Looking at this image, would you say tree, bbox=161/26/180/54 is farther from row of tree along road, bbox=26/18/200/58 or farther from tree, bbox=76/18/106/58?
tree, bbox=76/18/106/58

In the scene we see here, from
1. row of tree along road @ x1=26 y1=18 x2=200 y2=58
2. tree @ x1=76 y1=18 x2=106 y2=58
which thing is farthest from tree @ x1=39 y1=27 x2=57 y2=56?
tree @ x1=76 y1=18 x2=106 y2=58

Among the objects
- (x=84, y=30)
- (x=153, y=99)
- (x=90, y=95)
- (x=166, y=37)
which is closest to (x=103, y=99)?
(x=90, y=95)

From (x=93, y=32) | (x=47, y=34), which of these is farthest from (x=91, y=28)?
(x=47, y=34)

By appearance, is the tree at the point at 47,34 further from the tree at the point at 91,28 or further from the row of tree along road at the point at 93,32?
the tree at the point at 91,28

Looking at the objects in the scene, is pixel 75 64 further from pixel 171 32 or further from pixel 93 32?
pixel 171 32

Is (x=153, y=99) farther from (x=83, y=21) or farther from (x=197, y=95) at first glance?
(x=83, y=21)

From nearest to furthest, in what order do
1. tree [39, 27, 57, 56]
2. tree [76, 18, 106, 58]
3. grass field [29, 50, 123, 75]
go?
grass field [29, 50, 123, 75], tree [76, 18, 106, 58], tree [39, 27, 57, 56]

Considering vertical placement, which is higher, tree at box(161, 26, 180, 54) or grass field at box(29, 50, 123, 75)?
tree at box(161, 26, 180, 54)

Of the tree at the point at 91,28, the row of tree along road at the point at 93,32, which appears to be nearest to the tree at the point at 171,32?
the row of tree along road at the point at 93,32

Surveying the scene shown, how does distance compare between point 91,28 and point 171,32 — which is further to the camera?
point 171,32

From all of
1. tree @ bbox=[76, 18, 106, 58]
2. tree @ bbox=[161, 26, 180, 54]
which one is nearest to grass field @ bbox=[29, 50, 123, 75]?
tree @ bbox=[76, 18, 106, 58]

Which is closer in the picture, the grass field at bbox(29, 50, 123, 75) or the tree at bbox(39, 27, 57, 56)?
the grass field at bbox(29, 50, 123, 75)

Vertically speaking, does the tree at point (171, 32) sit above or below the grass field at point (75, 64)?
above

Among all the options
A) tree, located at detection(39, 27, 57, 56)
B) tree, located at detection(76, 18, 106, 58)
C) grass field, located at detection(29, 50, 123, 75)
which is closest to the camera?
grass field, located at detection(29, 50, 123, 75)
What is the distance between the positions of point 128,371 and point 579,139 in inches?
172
━━━
◆ Instructions for the task: Rewrite the listing above, replacing each "farther from" with "more distant from" and leaving everything else unchanged.

◆ Response to this task:
Looking at this image, would you say tree, bbox=161/26/180/54 is more distant from row of tree along road, bbox=26/18/200/58 or more distant from tree, bbox=76/18/106/58?
tree, bbox=76/18/106/58

In the scene we see here, from
1. row of tree along road @ x1=26 y1=18 x2=200 y2=58
2. tree @ x1=76 y1=18 x2=106 y2=58
which thing is farthest from tree @ x1=39 y1=27 x2=57 y2=56?
tree @ x1=76 y1=18 x2=106 y2=58

Among the objects
- (x=84, y=30)
- (x=153, y=99)
- (x=90, y=95)
- (x=166, y=37)
which is closest to (x=103, y=99)?
(x=90, y=95)

From (x=93, y=32) | (x=47, y=34), which of these is farthest from (x=91, y=28)?
(x=47, y=34)

By appearance, is the tree at the point at 47,34 further from the tree at the point at 91,28 or further from the row of tree along road at the point at 93,32?
the tree at the point at 91,28

Looking at the objects in the scene, is pixel 75 64 further from pixel 171 32 or further from pixel 93 32?
pixel 171 32

Is (x=153, y=99) more distant from (x=83, y=21) or more distant from (x=197, y=95) at first glance?
(x=83, y=21)

From nearest to furthest, in what order do
1. tree [39, 27, 57, 56]
2. tree [76, 18, 106, 58]
3. grass field [29, 50, 123, 75]
go?
grass field [29, 50, 123, 75], tree [76, 18, 106, 58], tree [39, 27, 57, 56]

Considering vertical placement, which is higher, tree at box(161, 26, 180, 54) or grass field at box(29, 50, 123, 75)?
tree at box(161, 26, 180, 54)

Of the tree at the point at 91,28, the row of tree along road at the point at 93,32, which appears to be nearest to the tree at the point at 171,32?
the row of tree along road at the point at 93,32

Surveying the scene shown, how does distance compare between point 91,28 and point 171,32 — which is further to the camera?
point 171,32

From all of
1. tree @ bbox=[76, 18, 106, 58]
2. tree @ bbox=[161, 26, 180, 54]
which one is nearest to grass field @ bbox=[29, 50, 123, 75]?
tree @ bbox=[76, 18, 106, 58]

Which is closer in the picture, the grass field at bbox(29, 50, 123, 75) or the tree at bbox(39, 27, 57, 56)?
the grass field at bbox(29, 50, 123, 75)

Vertically speaking, does the tree at point (171, 32) sit above or below the grass field at point (75, 64)?
above

Among all the options
A) tree, located at detection(39, 27, 57, 56)
B) tree, located at detection(76, 18, 106, 58)
C) grass field, located at detection(29, 50, 123, 75)
which is closest to the camera?
grass field, located at detection(29, 50, 123, 75)
What is the distance between the positions of point 128,371 and point 579,139 in inches?
172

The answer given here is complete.